Aissa Benchelef, le lycéen qui crée le buzz à La Saulaie

Par Aurélie AMIEUX | Publié le 23 août 2017 à 17h14 | Modifié le 24 août 2017 à 16h32 | Vu 2662 fois
Aissa Benchelef, le lycéen qui crée le buzz à La Saulaie

Depuis avril dernier, le Saint-Marcellinois, Aissa Benchelef (17 ans) partage son quotidien via des clips humoristiques diffusés sur le net qui atteignent des centaines de milliers de vues. Parti de rien, l’élève de Terminale ES de La Saulaie surfe sur cette vague positive et rêve de taper dans l’œil de professionnels du cinéma.
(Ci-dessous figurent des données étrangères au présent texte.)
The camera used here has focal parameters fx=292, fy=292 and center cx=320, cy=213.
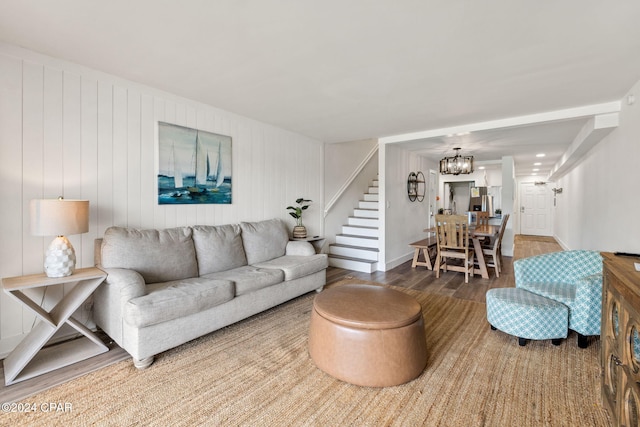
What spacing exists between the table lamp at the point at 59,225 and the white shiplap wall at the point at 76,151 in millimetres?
381

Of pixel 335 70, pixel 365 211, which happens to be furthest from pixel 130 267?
pixel 365 211

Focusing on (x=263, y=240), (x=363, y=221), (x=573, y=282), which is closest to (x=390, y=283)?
(x=363, y=221)

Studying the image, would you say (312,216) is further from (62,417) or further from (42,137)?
(62,417)

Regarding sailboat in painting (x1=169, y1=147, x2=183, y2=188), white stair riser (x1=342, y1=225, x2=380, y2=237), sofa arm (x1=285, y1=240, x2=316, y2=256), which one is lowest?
sofa arm (x1=285, y1=240, x2=316, y2=256)

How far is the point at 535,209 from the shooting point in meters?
10.6

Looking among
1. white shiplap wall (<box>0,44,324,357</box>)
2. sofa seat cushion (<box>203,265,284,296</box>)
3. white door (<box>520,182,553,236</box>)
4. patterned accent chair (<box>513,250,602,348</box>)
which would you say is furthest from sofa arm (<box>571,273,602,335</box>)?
white door (<box>520,182,553,236</box>)

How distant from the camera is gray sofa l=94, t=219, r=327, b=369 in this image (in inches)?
83.7

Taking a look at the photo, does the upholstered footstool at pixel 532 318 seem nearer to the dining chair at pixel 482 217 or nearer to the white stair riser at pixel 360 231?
the white stair riser at pixel 360 231

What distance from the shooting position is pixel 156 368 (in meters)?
2.11

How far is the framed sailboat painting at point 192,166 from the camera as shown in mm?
3084

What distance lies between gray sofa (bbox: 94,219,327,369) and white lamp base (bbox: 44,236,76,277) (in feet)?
0.86

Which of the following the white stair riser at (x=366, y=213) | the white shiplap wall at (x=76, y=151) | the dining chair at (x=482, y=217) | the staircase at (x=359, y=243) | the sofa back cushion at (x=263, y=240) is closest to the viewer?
the white shiplap wall at (x=76, y=151)

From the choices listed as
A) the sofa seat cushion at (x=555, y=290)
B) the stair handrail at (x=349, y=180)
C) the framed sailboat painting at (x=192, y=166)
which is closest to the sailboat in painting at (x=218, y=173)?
the framed sailboat painting at (x=192, y=166)

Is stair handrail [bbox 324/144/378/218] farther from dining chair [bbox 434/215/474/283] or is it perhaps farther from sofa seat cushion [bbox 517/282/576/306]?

« Tout a commencé sur un coup de tête, sans but précis. Alors que je revisais mon oral du bac blanc de français, j’expliquais que, pour moi, les écrivains parlaient chinois  » raconte Aissa qui ne s’attendait pas à ce que ses vidéos décalés sur Snapchat aient autant d’échos auprès des camarades son lycée en l’espace de quelques semaines. « Ce n’est pas moi qui ait fait naître ce projet mais bel et bien les gens qui sont venus me suivre sur les réseaux sociaux » ajoute-t-il en toute modestie. Muni de son seul iPhone, il décide donc de lancer sa propre page Facebook et de l’alimenter régulièrement par des clips humoristiques retraçant des scènes de vie d’un jeune de son âge : l’obtention du permis de conduire, un après-midi à la piscine entre copains, une situation de friend zone (lorsqu’une personne désire avoir une relation amoureuse ou sexuelle avec une autre, qui elle, ne souhaite entretenir qu’une relation amicale). « Raconter mon quotidien, notre quotidien, c’est ce que j’aime le plus  ! » avoue-t-il sourire en coin.
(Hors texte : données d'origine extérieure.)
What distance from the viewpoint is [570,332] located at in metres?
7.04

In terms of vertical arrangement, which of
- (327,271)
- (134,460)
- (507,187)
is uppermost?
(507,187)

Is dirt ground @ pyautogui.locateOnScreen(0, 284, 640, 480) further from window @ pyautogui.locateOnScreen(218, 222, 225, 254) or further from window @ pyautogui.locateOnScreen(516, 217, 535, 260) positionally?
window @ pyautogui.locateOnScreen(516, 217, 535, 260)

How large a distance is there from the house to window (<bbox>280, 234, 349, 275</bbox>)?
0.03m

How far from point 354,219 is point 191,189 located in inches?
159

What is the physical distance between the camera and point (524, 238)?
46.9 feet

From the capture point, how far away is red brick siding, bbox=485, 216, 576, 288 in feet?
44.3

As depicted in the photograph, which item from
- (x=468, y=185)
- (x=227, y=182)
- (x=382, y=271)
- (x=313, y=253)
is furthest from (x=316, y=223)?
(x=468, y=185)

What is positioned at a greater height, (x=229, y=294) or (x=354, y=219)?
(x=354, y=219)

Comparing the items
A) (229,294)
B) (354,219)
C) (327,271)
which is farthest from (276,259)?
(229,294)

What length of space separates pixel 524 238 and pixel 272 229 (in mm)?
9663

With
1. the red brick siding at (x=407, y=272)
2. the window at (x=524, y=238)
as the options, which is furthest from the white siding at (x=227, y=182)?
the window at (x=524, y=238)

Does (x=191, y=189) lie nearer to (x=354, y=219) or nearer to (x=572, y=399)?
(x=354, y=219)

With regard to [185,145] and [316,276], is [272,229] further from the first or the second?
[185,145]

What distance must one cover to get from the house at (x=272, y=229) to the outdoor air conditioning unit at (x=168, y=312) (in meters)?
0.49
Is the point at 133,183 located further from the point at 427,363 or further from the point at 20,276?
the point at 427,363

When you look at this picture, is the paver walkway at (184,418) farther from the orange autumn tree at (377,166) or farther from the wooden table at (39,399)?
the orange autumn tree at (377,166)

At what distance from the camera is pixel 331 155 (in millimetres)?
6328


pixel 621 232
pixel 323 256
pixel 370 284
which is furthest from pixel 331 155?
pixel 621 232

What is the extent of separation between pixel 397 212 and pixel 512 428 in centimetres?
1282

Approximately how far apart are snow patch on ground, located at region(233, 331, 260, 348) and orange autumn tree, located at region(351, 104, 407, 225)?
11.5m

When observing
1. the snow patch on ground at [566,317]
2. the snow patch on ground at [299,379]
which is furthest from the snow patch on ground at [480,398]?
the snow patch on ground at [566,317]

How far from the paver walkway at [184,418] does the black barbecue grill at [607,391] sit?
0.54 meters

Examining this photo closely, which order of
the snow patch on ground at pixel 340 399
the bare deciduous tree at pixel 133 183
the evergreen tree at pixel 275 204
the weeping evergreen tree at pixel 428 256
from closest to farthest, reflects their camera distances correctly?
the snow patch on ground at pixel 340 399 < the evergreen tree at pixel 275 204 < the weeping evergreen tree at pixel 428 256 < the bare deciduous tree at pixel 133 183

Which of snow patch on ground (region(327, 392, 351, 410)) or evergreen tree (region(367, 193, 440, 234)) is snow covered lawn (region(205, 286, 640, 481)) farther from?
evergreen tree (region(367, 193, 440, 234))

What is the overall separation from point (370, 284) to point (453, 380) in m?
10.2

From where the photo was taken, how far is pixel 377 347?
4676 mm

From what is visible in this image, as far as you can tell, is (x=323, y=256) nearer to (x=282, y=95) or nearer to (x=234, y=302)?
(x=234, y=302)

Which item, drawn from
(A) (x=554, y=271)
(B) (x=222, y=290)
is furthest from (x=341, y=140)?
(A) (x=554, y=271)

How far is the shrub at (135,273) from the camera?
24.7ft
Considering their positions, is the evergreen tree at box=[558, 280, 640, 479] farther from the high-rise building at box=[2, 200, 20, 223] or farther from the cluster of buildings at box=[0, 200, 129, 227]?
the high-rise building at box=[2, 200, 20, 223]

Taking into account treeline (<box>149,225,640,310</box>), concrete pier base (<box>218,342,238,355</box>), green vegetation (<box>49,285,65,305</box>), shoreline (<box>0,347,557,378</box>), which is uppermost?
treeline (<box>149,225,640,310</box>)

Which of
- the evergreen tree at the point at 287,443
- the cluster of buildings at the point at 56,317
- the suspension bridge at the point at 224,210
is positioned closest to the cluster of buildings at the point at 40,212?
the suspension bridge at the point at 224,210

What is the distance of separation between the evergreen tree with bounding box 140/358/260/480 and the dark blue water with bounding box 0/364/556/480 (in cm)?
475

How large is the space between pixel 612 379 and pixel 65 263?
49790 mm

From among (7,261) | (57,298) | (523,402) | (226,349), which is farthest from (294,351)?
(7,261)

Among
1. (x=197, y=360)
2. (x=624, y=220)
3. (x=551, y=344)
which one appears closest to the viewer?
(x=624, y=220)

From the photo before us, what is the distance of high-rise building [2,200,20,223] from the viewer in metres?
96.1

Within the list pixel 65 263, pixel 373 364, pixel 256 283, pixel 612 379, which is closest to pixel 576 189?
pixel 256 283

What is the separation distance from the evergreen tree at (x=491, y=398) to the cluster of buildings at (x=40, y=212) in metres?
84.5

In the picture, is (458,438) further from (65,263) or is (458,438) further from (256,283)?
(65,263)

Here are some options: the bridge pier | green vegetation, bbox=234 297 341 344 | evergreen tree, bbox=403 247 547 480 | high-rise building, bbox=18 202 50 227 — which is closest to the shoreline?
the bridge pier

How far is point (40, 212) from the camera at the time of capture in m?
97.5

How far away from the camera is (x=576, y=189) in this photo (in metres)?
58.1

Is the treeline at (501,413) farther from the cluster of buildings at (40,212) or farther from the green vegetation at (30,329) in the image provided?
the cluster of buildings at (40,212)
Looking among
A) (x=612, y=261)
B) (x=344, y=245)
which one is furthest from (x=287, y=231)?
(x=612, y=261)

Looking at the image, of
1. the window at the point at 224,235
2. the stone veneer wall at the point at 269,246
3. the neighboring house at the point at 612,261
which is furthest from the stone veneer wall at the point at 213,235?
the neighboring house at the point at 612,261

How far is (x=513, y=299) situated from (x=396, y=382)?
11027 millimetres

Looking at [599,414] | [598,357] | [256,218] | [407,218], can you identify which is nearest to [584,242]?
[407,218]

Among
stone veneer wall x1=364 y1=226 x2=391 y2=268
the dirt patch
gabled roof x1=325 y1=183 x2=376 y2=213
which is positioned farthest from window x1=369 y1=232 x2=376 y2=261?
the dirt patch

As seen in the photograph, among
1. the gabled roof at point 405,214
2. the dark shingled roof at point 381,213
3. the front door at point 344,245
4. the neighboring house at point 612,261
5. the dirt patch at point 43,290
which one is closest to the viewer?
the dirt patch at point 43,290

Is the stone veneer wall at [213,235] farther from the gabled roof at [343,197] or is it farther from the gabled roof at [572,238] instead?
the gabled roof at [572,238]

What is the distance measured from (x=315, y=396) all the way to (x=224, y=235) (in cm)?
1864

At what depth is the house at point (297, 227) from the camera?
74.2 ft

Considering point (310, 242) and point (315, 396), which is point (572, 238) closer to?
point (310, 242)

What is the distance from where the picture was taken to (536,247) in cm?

Le lycée pour terrain de jeu
Ces saynètes décalées et tournées principalement à l’intérieur ou autour du lycée La Saulaie font rapidement le buzz sur la toile. « C’est l’endroit le plus simple pour tourner avec mes potes lorsque l’on a une heure de trou dans notre emploi du temps de la semaine. Grâce à mes nombreuses connaissances, j’arrive facilement à trouver de nouveaux acteurs » explique ce futur élève de Terminale ES, avant d’ajouter : « surtout qu’en règle générale, les surveillants du lycée sont au courant de mes tournages et acceptent de jouer le jeu. Ils peuvent aussi être contrariés lorsque l’on déplace, par exemple, des chaises dans une salle d’études mais viennent me le dire avec le sourire, donc c’est assez plaisant ».
Ces publications atteignent en quelques semaines des centaines de milliers de vues ce qui l’incite à poursuivre de plus belle. Jusqu’au « coup de massue », « lorsque Facebook décide de bloquer ma page car soi-disant je n’utilisais pas ma véritable identité ».
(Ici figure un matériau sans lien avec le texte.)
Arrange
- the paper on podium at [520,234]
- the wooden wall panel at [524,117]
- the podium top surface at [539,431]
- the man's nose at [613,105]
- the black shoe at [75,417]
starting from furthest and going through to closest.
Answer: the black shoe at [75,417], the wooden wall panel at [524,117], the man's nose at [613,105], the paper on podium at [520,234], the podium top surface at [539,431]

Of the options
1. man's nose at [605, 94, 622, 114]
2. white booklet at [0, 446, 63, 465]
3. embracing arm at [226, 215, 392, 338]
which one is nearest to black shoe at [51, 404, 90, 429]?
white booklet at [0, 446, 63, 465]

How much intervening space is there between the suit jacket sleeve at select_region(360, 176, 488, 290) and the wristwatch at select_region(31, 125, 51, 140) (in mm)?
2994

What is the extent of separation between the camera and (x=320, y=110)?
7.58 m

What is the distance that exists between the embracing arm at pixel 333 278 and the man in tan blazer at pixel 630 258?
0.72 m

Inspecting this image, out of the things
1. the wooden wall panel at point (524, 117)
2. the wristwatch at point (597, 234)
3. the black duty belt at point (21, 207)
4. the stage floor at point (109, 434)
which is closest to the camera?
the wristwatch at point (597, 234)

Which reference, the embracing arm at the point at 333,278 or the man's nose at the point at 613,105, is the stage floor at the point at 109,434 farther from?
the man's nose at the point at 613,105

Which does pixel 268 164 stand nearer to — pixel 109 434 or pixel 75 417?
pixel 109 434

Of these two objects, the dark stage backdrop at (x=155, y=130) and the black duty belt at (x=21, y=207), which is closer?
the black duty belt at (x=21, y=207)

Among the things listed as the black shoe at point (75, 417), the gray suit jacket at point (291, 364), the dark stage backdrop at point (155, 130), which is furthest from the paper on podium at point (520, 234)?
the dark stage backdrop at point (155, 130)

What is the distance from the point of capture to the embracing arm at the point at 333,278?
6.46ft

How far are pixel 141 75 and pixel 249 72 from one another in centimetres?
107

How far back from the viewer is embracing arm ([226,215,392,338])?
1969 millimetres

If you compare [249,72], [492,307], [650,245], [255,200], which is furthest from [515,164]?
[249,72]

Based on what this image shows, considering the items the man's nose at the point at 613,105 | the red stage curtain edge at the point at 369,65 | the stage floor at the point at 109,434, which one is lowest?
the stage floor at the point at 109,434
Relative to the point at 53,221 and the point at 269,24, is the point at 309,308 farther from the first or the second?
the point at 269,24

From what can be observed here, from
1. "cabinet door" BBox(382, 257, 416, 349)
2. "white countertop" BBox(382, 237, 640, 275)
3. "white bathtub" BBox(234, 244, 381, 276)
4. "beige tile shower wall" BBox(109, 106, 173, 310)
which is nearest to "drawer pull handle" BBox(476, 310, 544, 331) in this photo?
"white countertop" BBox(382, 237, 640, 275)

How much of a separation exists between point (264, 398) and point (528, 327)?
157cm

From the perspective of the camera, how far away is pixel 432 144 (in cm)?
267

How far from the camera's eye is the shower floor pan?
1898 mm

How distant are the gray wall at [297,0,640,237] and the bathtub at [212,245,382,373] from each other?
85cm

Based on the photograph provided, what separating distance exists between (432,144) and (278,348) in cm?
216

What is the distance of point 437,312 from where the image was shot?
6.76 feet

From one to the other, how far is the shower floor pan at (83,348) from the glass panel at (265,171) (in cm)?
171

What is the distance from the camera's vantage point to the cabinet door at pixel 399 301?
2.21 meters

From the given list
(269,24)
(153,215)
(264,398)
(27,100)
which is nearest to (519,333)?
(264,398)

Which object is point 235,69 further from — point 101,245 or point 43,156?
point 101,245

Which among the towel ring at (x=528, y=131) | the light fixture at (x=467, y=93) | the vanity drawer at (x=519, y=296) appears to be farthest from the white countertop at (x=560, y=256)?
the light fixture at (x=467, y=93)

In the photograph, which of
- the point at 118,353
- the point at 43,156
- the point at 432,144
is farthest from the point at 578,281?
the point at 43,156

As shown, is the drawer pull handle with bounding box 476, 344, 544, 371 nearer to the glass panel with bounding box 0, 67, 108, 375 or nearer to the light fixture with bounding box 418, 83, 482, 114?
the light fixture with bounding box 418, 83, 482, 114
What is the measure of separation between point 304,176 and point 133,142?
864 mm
Une notoriété croissante au-delà du Sud-Grésivaudan

Mais le jeune Saint-Marcellinois a de la suite dans ces idées et se lance un nouveau défi : ouvrir sa propre chaîne YouTube en imaginant une websérie intitulée « Braquassé ». Un feuilleton qui retrace le parcours de deux voleurs inexpérimentés qui s’attirent des ennuis en empiétant sur le territoire de vrais malfrats. Il s’entoure de plusieurs amis pour filmer et monter les trois premiers épisodes de la première saison. Le premier de la série atteint rapidement plus de 10 000 vues ce qui l’incite à continuer avec une saison 2, actuellement en cours de création et qui devrait le jour courant septembre.
Sur son petit nuage, l’acteur amateur, également footballeur à l’OSM, s’étonne lui-même des répercussions produites par ses vidéos qui dépassent les frontières du Sud-Grésivaudan. Dans les couloirs des lycées de Romans, Valence, Grenoble, Annecy, Chambéry ou Annemasse, on évoque la médiatisation récente du talentueux Aissa. « Des gens m’ont reconnu à la gare de Marseille, cela m’a vraiment surpris car ce n’est tout de même pas la porte à côté » sourit-il. « Je suis en train de me créer un petit nom. Ce n’est pas encore grand-chose pour l’instant mais c’est un début prometteur. Ce serait un rêve de gagner toute la France mais il y a encore beaucoup de travail… » explique ce fan de Will Smith qui s’inspire de l'humoriste Will Aime mais tient à ne copier et ne dépendre de personne. « J’ai commencé seul et je veux finir seul » Mais si un jour un réalisateur a la bonne idée de faire appel à ses services, Aissa aura réussi son pari. « Aller au cinéma pour voir un film dans lequel je tourne serait extraordinaire. Il faut être patient, mais ce serait beau, un jour...» . C’est tout ce qu’on lui souhaite.